Frodo: Happy birthday, Sam! I got you a ring!
Gandalf: (as Saruman is spinning him around on the floor) Wheeeeeeeeeeeeeeee!!
Aragorn: Ooh, candy! But (gasps) alas! The ancient Clown Demon guards it!
Gandalf: Have you ever noticed how my eyebrows connect to my hair?
Saruman: What's the point of having an all-powerful ring if I can't even get a date?!
Aragorn: Me-sa Jar-Jar Binks! Who-sa you-sa?
Pippin: I honestly didn't do it.
Bilbo: WAZZUUUUUUP?!
Frodo: (looking into Galadriel's mirror) Is my nose really that big?
Gandalf: (to Pippin) Come closer. I feel like slapping someone.
Legolas: I poke badgers with spoons.
Gandalf: I am the evil CLOWN WIZARD!!
Aragorn: AAAAAAHHH! (Hides behind bush)
Gandalf: (rocking back and forth in fetal position) Need caffeine need caffeine need caffeine. . .
Pippin: (also rocking back and forth in fetal position) Need my Ritalin need my Ritalin need my Ritalin . . .
Legolas: I am an Elven sprite! Yay!
Saruman: (dancing around the Eye) I'll never break your heart...I'll never make you cry...(Backstreet Boys)
Gandalf (gasps) THERE'S CAT FUR ON MY ROBE!!!
Bilbo: Gandalf? Doesn't ring a bell.
Sauron: You know what's a fun word? Yams. Yams yams yams yams yams yams.
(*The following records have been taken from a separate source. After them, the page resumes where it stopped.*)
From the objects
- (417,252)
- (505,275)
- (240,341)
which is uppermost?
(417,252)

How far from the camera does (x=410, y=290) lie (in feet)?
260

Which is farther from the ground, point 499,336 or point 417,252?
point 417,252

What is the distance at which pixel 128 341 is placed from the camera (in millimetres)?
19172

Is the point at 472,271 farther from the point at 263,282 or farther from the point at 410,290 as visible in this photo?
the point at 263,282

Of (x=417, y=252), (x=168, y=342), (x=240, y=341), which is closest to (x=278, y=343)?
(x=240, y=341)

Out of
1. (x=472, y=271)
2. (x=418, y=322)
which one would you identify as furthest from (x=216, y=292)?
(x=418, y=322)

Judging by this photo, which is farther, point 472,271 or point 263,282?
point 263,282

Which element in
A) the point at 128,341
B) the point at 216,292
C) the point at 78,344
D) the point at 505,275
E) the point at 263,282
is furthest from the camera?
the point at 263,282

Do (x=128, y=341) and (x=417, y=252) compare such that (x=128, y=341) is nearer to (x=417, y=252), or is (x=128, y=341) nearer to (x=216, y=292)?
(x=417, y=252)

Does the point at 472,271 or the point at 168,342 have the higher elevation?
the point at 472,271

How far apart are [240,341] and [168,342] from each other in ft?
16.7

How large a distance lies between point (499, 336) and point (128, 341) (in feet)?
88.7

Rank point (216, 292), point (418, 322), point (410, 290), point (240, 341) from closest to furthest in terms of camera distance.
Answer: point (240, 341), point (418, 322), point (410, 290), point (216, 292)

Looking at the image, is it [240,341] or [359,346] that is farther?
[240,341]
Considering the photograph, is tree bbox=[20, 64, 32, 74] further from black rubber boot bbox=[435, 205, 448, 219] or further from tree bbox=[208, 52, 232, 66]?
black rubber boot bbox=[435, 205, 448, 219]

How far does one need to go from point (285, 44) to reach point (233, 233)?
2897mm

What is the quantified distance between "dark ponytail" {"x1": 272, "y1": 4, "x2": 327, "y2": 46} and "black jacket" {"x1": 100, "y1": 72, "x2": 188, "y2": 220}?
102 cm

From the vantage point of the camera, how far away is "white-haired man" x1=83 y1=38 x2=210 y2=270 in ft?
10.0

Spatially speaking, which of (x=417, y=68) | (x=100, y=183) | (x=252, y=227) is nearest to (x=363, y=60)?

Gandalf: (to Gimli) YOU SHALL NOT PA-- Oh, sorry, I thought you were a Balrog.
Aragorn: (after just shaving) I feel so bare and vulnerable.
Pippin: Negative b plus or minus the square root of b squared minus four times a times c over two a.
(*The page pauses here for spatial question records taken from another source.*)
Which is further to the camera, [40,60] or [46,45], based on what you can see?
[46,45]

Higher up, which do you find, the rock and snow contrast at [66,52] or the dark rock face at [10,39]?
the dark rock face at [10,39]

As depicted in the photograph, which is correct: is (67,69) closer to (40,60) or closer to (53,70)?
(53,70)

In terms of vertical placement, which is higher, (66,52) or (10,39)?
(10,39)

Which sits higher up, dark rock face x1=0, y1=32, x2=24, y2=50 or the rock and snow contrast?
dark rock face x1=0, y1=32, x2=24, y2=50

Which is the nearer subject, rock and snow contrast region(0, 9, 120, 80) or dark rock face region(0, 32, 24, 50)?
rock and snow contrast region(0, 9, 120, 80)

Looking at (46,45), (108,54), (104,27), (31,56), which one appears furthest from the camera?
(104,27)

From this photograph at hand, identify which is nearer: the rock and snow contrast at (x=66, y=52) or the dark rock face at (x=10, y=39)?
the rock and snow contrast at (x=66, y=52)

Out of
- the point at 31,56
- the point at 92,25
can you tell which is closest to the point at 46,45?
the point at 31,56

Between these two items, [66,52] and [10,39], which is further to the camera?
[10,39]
Pippin: I am so totally antidisestablishmentarianism.
Frodo: (is stabbed) Cheap imitation Mithril!!! (Dies)
Gandalf: (just after leaving the Shire, skipping through sunshine and flowers) I'm off to see the wizard! The wonderful
wizard of Isengard!
Antiques Roadshow Lady: Now this lovely homemade ring here belongs to Mister Sauron, Dark Lord of Mordor and terrorizor
of Middle Earth.
Head Urak-Hai: Look, it's not MY fault Saruman forgot to put showers in the Orc dorms!!
Black Riders: (to Frodo) For the last time, just give my my cough drops back and I'll stop chasing you and screeching
like a deranged hyena.
Gimli: Moria? But-but it's dark down there! (Whimpers)
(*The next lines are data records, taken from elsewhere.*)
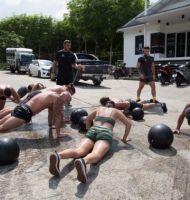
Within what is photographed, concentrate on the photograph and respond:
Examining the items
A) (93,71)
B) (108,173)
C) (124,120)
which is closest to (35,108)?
(124,120)

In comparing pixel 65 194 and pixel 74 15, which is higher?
pixel 74 15

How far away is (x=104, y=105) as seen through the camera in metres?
6.73

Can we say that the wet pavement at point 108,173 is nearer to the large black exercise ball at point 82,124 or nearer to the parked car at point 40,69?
the large black exercise ball at point 82,124

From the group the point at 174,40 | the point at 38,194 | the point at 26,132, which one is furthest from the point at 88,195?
the point at 174,40

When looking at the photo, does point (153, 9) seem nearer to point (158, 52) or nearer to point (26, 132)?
point (158, 52)

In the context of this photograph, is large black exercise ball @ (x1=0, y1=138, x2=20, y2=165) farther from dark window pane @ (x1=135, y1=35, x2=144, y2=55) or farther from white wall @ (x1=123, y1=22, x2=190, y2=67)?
dark window pane @ (x1=135, y1=35, x2=144, y2=55)

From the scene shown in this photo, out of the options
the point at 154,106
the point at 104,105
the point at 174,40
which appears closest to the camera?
the point at 104,105

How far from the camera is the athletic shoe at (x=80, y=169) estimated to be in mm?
4839

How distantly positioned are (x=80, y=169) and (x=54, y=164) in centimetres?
42

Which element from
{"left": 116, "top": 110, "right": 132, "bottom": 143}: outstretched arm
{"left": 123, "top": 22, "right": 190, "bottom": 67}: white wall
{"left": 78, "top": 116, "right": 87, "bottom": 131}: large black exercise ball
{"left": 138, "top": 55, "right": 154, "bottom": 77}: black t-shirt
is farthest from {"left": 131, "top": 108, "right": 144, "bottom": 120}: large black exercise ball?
{"left": 123, "top": 22, "right": 190, "bottom": 67}: white wall

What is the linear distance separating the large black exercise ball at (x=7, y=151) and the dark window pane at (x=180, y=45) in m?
20.7

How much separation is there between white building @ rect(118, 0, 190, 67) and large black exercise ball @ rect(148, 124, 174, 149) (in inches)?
659

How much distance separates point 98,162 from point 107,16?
93.6ft

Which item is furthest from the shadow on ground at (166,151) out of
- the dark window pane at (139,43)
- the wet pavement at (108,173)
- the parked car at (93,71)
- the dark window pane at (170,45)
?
the dark window pane at (139,43)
Gimli: They have a cave troll? Pah!
The Fellowship: AAAAAAAAAAAHHHHHHHHHH!!! (All run)
Aragorn: (is holding an arrow with a rubber ducky on it like a shish kebab) Legolas, what is this?
Legolas: (fidgeting, like a kid in trouble with his parents) It was threatening my cuteness status.
Sign in Bree: Lost: round, gold, size-adjustable ring. If found, please return to Sauron, Dark Lord of Mordor.
Boromir: (while out collecting wood, spontaneously drops wood and begins dancing) Let's stay focused on the positive,
cuz POSITIVE'S the way you gotta be!!
Head Urak-Hai: (Singing) The HILLS are ALIVE with the sound of MUUUUSIIIIIIC!!
Legolas: I WHACK you with my pencil of DEATH!!
Gandalf: All right, who took my staff? . . . Frodo--
Aragorn: Why do you mock me so?! (buries face in hands and sobs)
Degree deodorant commercial: (in Moria, the Balrog chasing the Fellowship) When your body heat rises, Degree's action
formula keeps you dry!
Frodo: (after putting on the ring with Boromir chasing him) Oops, I did it again!
Pippin (after Denethor has run in flames from the high tower of Minas Tirith and leaped to his death) Mmm, extra crispy!